性能が向上し、様々な分野で活躍するようになったドローン。国土交通省が進めるi-Constructionの後押しもあって、ドローン測量の導入がますます進んでいます。今回は気になるドローン測量の精度や、課題であった高低差にどのように対応できるようになったかを解説します。
ドローン測量のメリットと求められる精度
建設現場での人手不足は深刻な問題となっています。それに加えて3K(きつい、汚い、危険)といった良くないイメージによって若い人材の確保が困難になっています。
国土交通省が魅力的な建設現場を目指して取り組んでいるi-Constructionは、「ICTの全面的な活用」により、人材不足の克服や生産性向上への足掛かりとして注目されています。その中でも最大の目玉となっているのがドローンを使った測量です。
ドローン測量にはたくさんのメリットがありますが、そのうちのひとつは時間とコストの大幅な削減です。
i-Constructionの工事事例集には、石川県の耕地・平地(0.01平方キロメートル)において、通常のTS(トータルステーション)での測量に比べると外業が2日から0.5日、内業が2日から0.5日に短縮できたことが述べられています。
さらに外業は4人から3人、内業は2人から0.5人と人員を減らして対応することができました。
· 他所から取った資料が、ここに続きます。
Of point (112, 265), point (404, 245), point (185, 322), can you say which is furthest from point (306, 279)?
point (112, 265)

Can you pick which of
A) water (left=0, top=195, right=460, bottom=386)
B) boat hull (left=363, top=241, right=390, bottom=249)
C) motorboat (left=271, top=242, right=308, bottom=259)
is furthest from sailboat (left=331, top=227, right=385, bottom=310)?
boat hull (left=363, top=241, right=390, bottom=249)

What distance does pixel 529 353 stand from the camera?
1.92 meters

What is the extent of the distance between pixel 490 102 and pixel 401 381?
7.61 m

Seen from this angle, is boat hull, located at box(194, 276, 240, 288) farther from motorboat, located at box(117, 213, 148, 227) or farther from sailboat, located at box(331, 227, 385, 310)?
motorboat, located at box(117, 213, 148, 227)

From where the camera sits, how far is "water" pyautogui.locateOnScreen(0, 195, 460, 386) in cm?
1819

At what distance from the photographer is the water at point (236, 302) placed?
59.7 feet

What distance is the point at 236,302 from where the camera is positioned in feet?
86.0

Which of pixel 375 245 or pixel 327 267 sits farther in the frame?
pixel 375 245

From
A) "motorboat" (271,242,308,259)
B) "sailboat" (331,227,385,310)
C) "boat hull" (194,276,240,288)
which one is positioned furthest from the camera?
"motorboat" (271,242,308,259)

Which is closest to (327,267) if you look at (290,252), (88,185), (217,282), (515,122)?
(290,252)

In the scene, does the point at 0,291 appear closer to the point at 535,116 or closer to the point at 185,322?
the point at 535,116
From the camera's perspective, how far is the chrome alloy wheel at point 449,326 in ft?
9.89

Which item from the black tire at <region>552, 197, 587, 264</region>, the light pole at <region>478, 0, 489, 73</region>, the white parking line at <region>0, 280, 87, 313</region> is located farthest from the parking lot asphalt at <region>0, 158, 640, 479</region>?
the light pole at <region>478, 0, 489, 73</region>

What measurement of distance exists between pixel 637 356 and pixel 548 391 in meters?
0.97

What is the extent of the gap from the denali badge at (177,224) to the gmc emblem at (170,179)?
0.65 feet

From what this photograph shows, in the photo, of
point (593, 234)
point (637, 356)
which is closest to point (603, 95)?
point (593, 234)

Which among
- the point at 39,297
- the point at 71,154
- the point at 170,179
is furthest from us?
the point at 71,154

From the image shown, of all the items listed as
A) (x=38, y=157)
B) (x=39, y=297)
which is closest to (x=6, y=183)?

時間と人員を減らすことができれば、大幅なコストダウンが可能になります。
ドローン測量のメリットに安全性も挙げることができます。測量作業は崖や急斜面などあらゆる場所で行わるため、現場によっては転落などの事故が発生することがあります。危険な場所での作業でも、ドローンを使えば安全にデータ測定が行えます。
建設現場はガテン系の仕事というイメージがありますが、ドローンの操縦やデータ処理は体力に自信がない人でも行うことができるので、新たな人材確保にも繋がります。こうして人材不足という深刻な問題の解決策になることも期待されています。
ドローン測量で作成する三次元点群データの要求精度は「UAVを用いた公共測量マニュアル(案)」によると誤差が最大で0.05m(5cm)になっています。
DJI社のホームページによると、「GCP(地上基準点)がない場合でも、Phantom 4 RTKで撮影された映像で生成されたオルソ画像は、およそ5cmの絶対精度を示します」として、公共測量における要求精度もクリアしていることが示されています。
ドローン測量の課題となるのは高低差の激しい地表
ドローン測量の精度は撮影対象エリアの高低差の影響を受けます。高低差が激しい地表では精度が悪くなってしまうことを示す事例として、「栗平地区砂防堰堤他工事」でのUAVを使用した空中写真測量による出来形管理を挙げることができます。
この工事は2011年の台風12号により形成された天然ダム上で行われ、2015年から2017年に実施されました。
「長大法面における空中写真測量による出来形管理」によると、「UAVの弱点である法肩、法尻等の大きな変化点が表現しづらいこと」や「標高が低いところでは、UAVの飛行高からの高低差が大きくなることから誤差が100mm程度の低い精度となったものと考えられる」と報告されています。
このように高低差の激しい現場では精度が落ちてしまうことが課題となっていて、多くの作業員が要求精度をクリアするために作業を複数回に分けて行うなど、様々な工夫をしながら苦労して撮影してきました。
Phantom 4 RTKに追加された「地形認識モード」で高低差にも対応!
センチメートルの精度を実現したとして注目されている測量専用機Phantom 4 RTKですが、2019年5月7日に公開されたアップデートで「地形認識モード」が追加されました。
これは地形の起伏に合わせて高度を保ちながら自動飛行させることができる機能です。この機能を使えば高低差のある撮影対象エリアにも対応することが可能になります。
DJI日本正規代理店の株式会社セキドのホームページには、「地形認識モード」を使った実証実験について掲載されています。実験を実施したのは福島県いわき市の道路延長工事現場で、起伏が激しい山奥でした。
ネットワークRTKが使用できない現場だったため、「D-RTK2」を組み合わせて写真測量を行いました。現場の最大高低差は約40mでした。
「地形認識モード」で撮影した画像をPix4Dに取り込んで精度検証をしたところ、X軸は約1.8cm、Y軸は約0.68cm、Z軸は約2.5cmという結果になりました。i-Constructionの要求精度はXYZ軸5cm未満なので、見事にクリアしたことがわかります。
メリットが多く高精度を誇るドローン測量ですが、高低差という課題も克服し、さらに導入が進むことが期待できます。ドローン機体の改良が進むにつれ、活用される場もますます増えていくことでしょう。